February 02, 2021

4 collaborative design


More importantly, they’re not bogged down with the administrative work around simply tracking down design feedback or clarifying change requests on designs. With collaborative design, feedback is centralized and gathered directly on the design file itself, enabling your designers to focus on the creative aspects of the project. By injecting creatives into the right stage of the design process and asking them for ideas and feedback, you can give them a sense of ownership around the finished product.

As a result, I was able to streamline controls and make sure there was a solid understanding of how things functioned from our team before asking external people who had no understanding of the product for their feedback. Collaborating with the stakeholders might be time consuming initially, but this can significantly improve the overall design of the software products.

A prototype can be almost anything—a piece of paper, an interactive invision board, a card sorting sitemap, or a fully-coded interactive experience that can be used to test how a typical user engages with a design.feedback  When I’m uncertain about an assumption I have about a design, it helps to do some informal user testing both with our agency’s entire team—both designers and non-designers. This testing with members of your team is a really helpful exercise for thinking through basic user experience patterns because everyone brings a unique understanding of web accessibility standards and how to improve usability.

Larger projects demand even more collaboration between designers. Some of our recent team projects have been re-launching our own site and designing the communication network’sjournal change agent. These projects have allowed us to put our egos aside and engage in meaningful conversations about what’s best for the overall project. It has been challenging to give constructive criticism on a colleague’s work, but when something is bothering one person, it’s usually bothering more too. Giving each other feedback forces us to have tough conversations about what we’re trying to convey with our designs and understand if something isn’t as inclusive or accessible as it could be.

This is where the designers can pursue collaborative design to overcome differences across teams. However, using a collaborative design process also instills something deeper within a team. It gives everybody a chance to get involved and feel a sense of ownership with every product they work on. And that's important not only for your quality work, but also the overall bond within your team. From a productivity perspective, collaborative design allows your team to work together and fastens up the feedback and testing process.

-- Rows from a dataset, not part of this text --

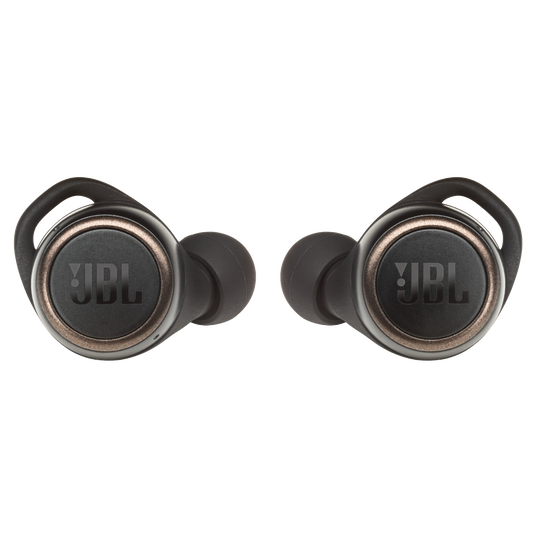 JBL Live 300TWS - Black - True wireless earbuds - Front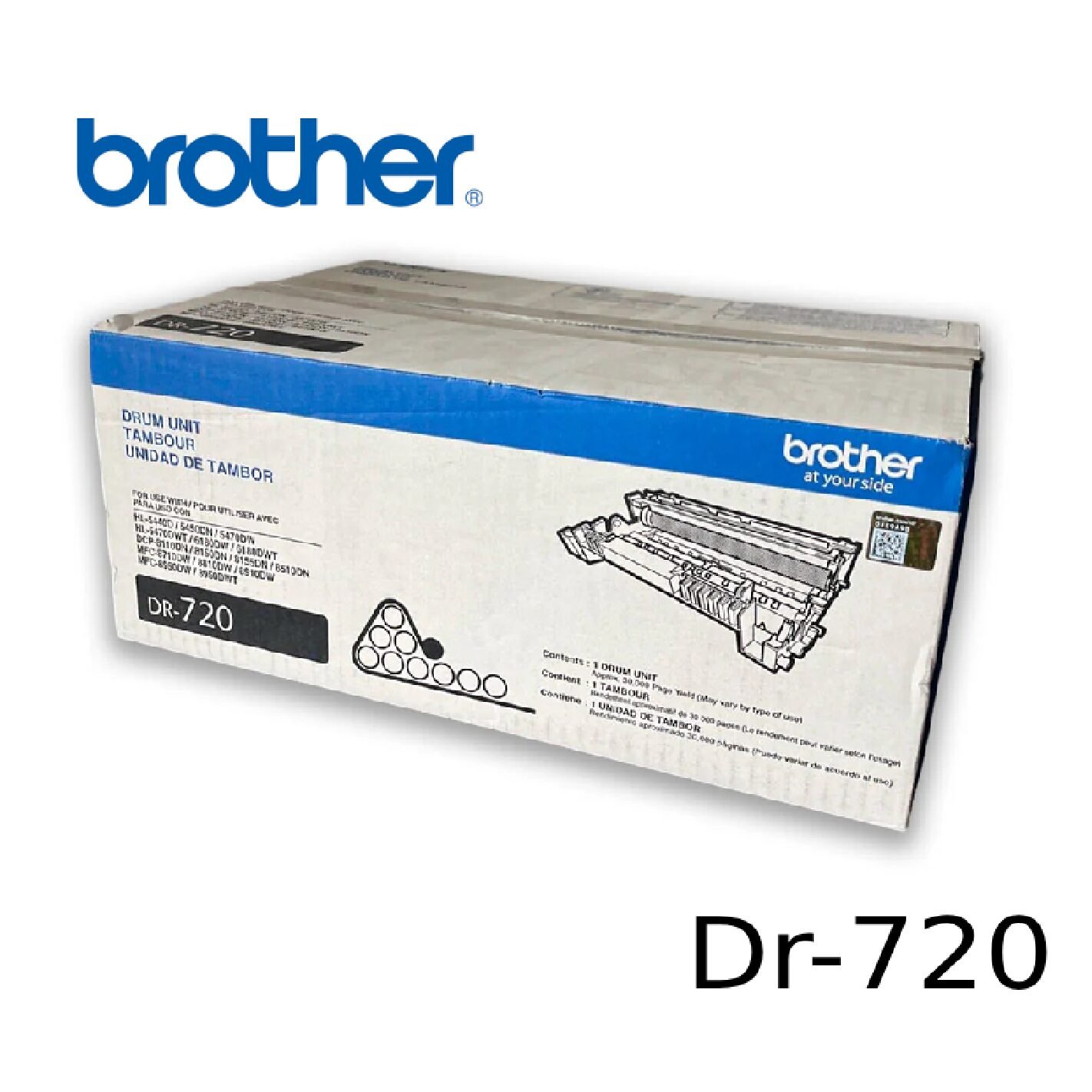 Tambor Brother Dr-720 Hl-5450Dn, 5440D, 5470Dw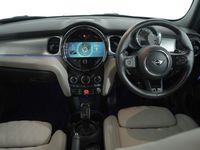 Used Mini Cooper S Exclusive 192 HP (141 kW) 2021 Blue Hatchback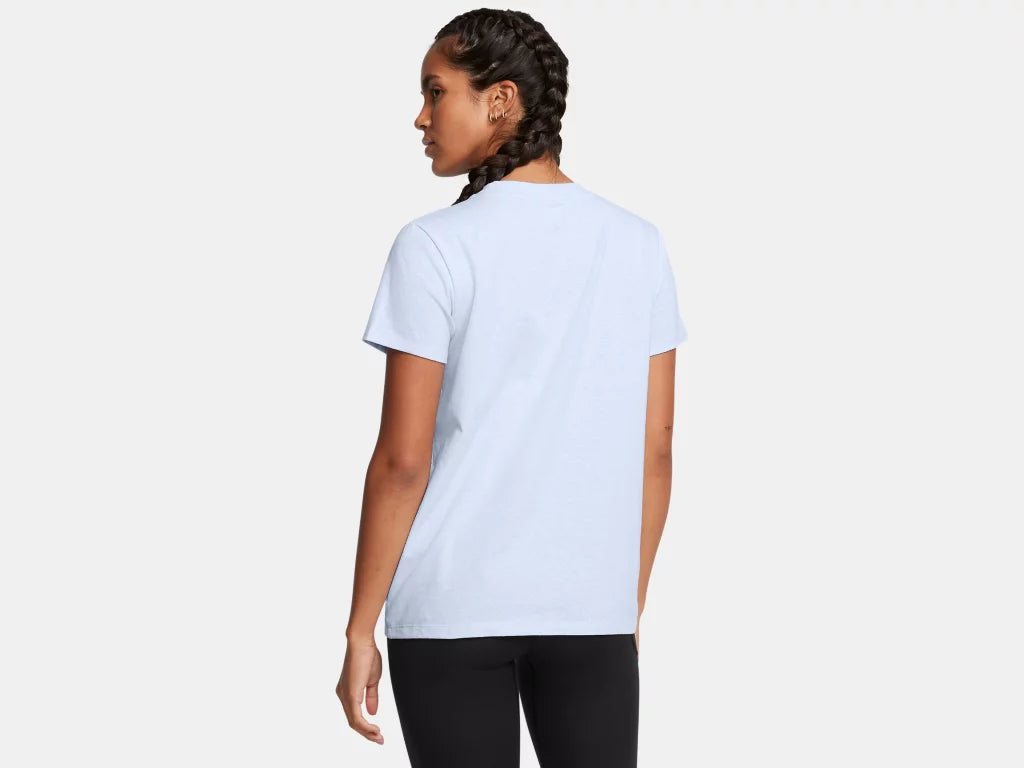 UA Rival Core T-Shirt W Nimbus Blue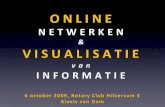 Sociale netwerken & Visualiseren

The early research phase ensures everybody is on the same page, while the later stages of the process means each person working on a design can give feedback before it's handed over to your client.

This, in turn, increases the entire team’s feelings of ownership in the work. Finally, collaborative design builds team-wide shared understanding. It is this shared understanding that is the currency of lean ux. The more the team collectively understands, the less it has to document in order to move forward. Coordinating among all of these separate disciplines can be hard because each of these has different goals and priorities. A designer argues that it must be usable, a business stakeholder contends that it should be viable, and a technology analyst is concerned with the feasibility of the product.